### Lesetext
So gesehen war die Saarbrücker Intendantin Dagmar Schlingmann am Samstagabend Gast und Zuschauerin im eigenen Haus.

Die Theaterwelt reiste an, um die Spielzeit-Besten zu ehren. Die 24 Nominierten fuhren in weißen Limousinen des "Faust"-Sponsors Skoda vor, posierten für Fotografen. Auch das Theater hat "celebrities"? Nicht wirklich. Das deutsche Theaterwesen ist ein städtisches Phänomen: Stars werden durch ihr lokales Publikum gemacht, werden nicht zum Massenartikel. Insofern ist der Glamourfaktor beim "Faust" generell gedimmt. Doch in Saarbrücken sackte er nahezu gen Null. Viele Prominente sagten ab, nicht etwa wegen der Pariser Attentate, sondern ob der umständlichen Reise nach Saarbrücken und fehlender Flugverbindungen. Nachmittags sprang auch noch Charlie Hübner ("Polzeiruf 110") ab. Dann war da nur noch die "Traumschiff"-Schauspielerin Susanne Uhlen . Doch man hatte nicht den Eindruck, dass dem Publikum etwas abging. Positive Energie trug den zweieinhalbstündigen Abend. Er wurde zu einer prächtigen Leistungsschau: so unverstaubt, so ernsthaft, so leidenschaftlich, so kontrastreich ist Theaterkunst heute. Das zeigten Kurzfilme, die die Nominierten und ihre Produktionen in Kurzporträts vorstellten. 5000 Inszenierungen gehen bundesweit über die Bühnen, da darf man schon mal feiern. Schöne heile Theaterwelt? Ein Hoch auf uns?

### Arbeitsaufträge
**A)** Beantworten Sie anhand des Lesetextes über die „Faust“-Verleihung in Saarbrücken folgende Fragen:
(i) Womit fuhren die 24 Nominierten vor?
(ii) Aus welchem Grund sagten viele Prominente ab?
(iii) Wie viele Inszenierungen gehen dem Text zufolge bundesweit über die Bühnen?
**B)** Führen Sie den Lesetext über die „Faust“-Verleihung in Saarbrücken im Anschluss an die Frage „Ein Hoch auf uns?“ fort.

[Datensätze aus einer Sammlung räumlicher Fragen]
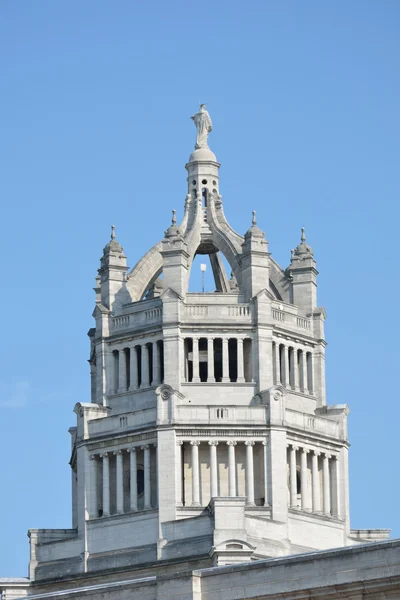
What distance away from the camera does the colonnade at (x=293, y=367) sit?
4747 inches

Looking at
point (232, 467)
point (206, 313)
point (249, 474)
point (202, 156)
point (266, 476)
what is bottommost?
point (266, 476)

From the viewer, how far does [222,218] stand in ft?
414

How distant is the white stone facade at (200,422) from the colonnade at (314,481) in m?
0.08

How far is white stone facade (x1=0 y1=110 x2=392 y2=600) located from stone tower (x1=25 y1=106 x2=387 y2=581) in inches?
2.8

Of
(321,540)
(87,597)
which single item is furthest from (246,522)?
(87,597)

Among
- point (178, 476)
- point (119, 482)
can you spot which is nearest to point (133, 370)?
point (119, 482)

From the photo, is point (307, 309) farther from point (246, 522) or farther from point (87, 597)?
point (87, 597)

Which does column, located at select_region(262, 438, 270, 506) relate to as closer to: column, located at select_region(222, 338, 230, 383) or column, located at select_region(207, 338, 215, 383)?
column, located at select_region(222, 338, 230, 383)

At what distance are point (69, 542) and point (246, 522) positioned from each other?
11.8 meters

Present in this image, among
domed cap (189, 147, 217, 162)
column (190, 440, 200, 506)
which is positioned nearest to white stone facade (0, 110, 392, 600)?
column (190, 440, 200, 506)

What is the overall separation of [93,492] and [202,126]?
72.8ft

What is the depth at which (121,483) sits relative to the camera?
118562 mm

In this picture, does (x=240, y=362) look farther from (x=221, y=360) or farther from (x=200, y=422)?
(x=200, y=422)

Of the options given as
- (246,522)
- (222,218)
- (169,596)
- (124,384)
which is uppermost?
(222,218)
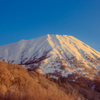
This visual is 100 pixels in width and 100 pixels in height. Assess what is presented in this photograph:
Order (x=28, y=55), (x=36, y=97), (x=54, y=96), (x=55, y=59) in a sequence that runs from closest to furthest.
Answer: (x=36, y=97) < (x=54, y=96) < (x=55, y=59) < (x=28, y=55)

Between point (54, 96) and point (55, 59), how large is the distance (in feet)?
166

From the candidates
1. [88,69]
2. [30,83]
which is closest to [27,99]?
[30,83]

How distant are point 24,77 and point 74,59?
5036 centimetres

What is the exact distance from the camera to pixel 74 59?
56031 millimetres

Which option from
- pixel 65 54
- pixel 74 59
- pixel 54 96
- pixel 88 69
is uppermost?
pixel 65 54

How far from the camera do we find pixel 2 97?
137 inches

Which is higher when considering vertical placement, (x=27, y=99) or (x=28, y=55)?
(x=28, y=55)

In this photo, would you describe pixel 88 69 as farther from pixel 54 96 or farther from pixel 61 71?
pixel 54 96

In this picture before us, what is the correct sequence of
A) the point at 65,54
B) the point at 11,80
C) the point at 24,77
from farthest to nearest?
the point at 65,54 → the point at 24,77 → the point at 11,80

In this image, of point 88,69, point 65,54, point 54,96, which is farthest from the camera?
point 65,54

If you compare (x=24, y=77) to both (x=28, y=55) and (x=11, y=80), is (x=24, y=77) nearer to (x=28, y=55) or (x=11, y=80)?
(x=11, y=80)

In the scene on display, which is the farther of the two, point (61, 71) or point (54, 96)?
point (61, 71)

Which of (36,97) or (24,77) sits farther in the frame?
(24,77)

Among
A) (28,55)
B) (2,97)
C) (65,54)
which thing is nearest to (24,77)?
(2,97)
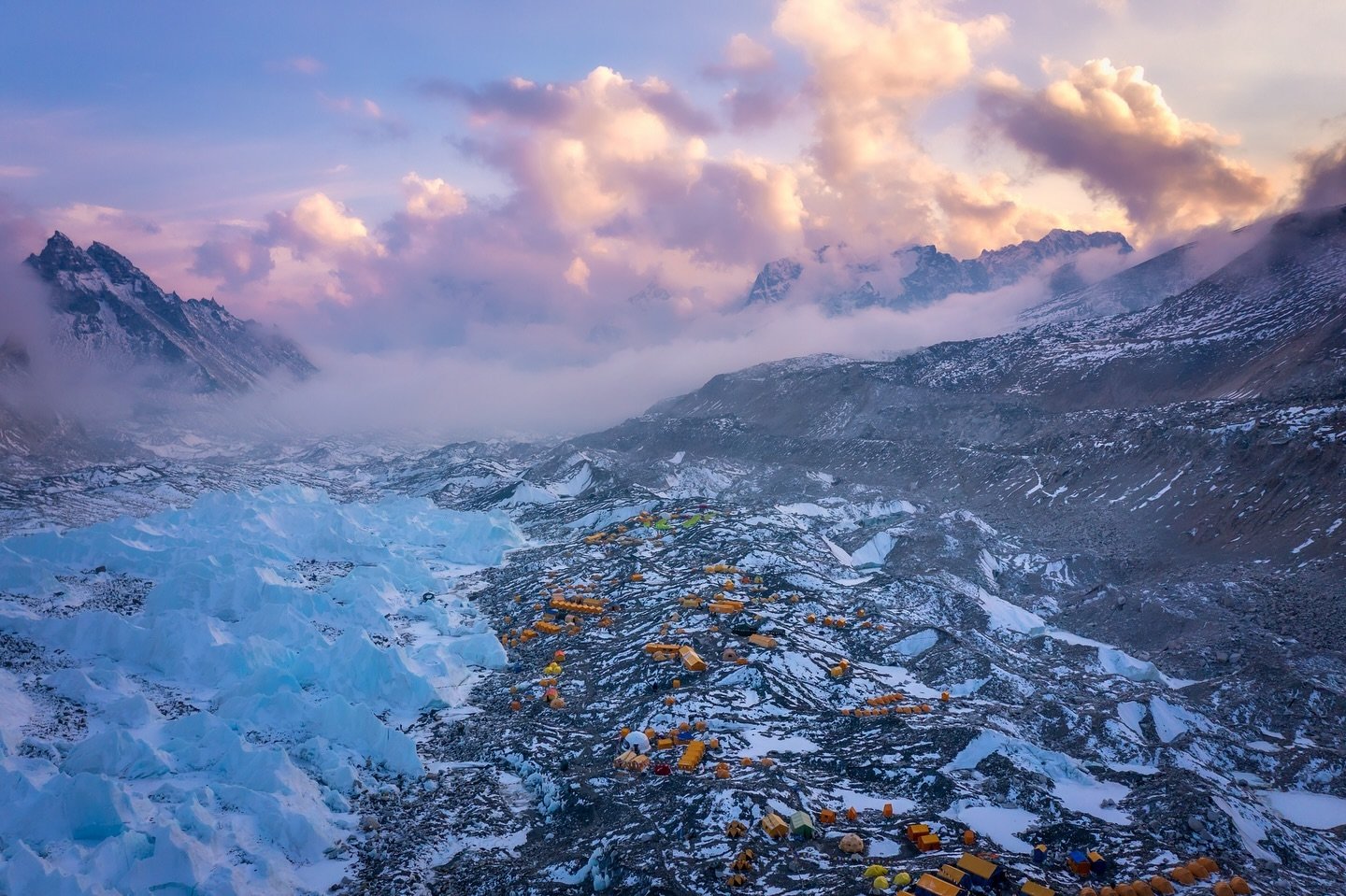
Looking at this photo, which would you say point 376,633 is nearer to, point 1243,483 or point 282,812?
point 282,812

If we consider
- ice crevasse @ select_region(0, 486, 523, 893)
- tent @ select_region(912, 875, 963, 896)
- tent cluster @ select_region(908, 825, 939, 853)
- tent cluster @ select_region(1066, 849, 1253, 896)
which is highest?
ice crevasse @ select_region(0, 486, 523, 893)

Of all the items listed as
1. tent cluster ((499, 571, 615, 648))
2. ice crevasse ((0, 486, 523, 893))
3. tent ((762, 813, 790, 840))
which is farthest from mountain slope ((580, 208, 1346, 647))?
ice crevasse ((0, 486, 523, 893))

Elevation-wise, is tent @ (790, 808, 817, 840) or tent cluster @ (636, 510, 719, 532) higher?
tent cluster @ (636, 510, 719, 532)

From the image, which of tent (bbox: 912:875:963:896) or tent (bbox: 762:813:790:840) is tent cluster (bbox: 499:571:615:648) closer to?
tent (bbox: 762:813:790:840)

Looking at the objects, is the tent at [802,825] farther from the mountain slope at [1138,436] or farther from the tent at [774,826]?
the mountain slope at [1138,436]

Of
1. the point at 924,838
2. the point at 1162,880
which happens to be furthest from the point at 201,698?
the point at 1162,880

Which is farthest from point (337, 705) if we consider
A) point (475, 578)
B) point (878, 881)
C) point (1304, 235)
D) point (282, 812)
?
point (1304, 235)
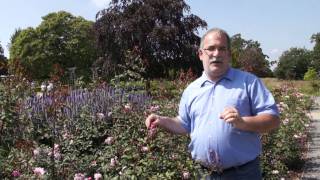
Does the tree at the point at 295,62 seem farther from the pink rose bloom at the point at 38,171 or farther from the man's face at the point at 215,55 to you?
the man's face at the point at 215,55

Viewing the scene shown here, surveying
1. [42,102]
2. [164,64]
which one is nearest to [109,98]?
[42,102]

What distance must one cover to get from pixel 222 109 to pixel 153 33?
74.2 ft

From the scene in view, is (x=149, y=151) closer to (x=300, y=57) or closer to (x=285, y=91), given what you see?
(x=285, y=91)

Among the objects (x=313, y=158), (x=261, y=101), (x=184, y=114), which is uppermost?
(x=261, y=101)

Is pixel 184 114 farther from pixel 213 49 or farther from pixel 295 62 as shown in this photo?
pixel 295 62

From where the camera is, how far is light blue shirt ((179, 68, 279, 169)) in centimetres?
319

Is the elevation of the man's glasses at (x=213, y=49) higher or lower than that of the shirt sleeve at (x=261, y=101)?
higher

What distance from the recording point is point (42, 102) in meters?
7.36

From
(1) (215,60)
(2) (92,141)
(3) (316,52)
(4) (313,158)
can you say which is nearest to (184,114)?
(1) (215,60)

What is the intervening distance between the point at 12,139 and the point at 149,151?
1.61 metres

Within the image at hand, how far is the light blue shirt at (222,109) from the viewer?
319 centimetres

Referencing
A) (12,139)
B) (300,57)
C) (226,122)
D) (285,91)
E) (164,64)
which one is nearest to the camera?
(226,122)

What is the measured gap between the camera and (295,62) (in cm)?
8962

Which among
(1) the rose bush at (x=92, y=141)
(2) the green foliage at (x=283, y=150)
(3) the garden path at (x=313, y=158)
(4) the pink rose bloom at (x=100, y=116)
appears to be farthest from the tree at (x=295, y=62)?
(4) the pink rose bloom at (x=100, y=116)
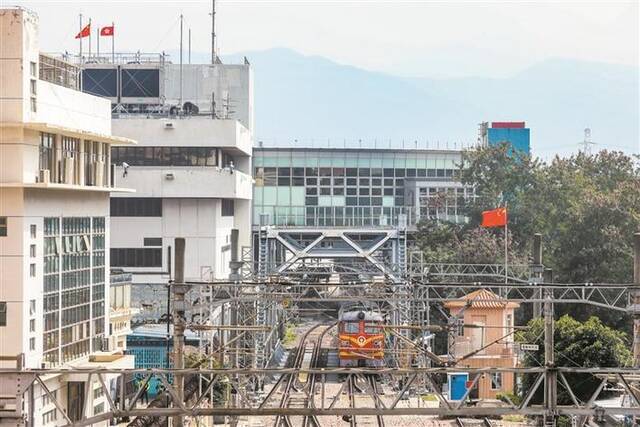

### Lösungen
**A)**
(i) In weißen Limousinen des „Faust“-Sponsors Skoda.
(ii) Wegen der umständlichen Reise nach Saarbrücken und fehlender Flugverbindungen.
(iii) 5000.

**B)**
Das wäre zu billig. Der Abend begann mit einer Schweigeminute. Der Bühnenverein hatte sogar eine Absage erwogen, so dessen Präsidentin, Hamburgs Kultursenatorin Barbara Kisseler in ihrer Rede. "Aber das wäre ein defensives, zutiefst resignatives, absolut falsches Signal" gewesen. Auch der saarländische Kulturminister Ulrich Commerçon (SPD ) erwähnte die "barbarischen Ereignisse". Das Hauptaugenmerk seiner Ansprache legte er jedoch auf die Geschichte des Hauses, das er als ein Paradebeispiel für das emanzipatorische Potenzial beschrieb, das dem Theater innewohnt. Hitler habe das Staatstheater 1938 als kulturelles "Bollwerk" gegen die französische Feindes-Kultur errichten lassen - doch es habe sich als Türöffner zum Nachbarn entwickelt, so der Minister. Dem spontanen "Vive la France"-Ruf aus dem Publikum folgten Bravos. Authentischer lässt sich auswärtigen Gästen kaum zeigen, warum sich das Saarland das "französischste aller Bundesländer" nennt.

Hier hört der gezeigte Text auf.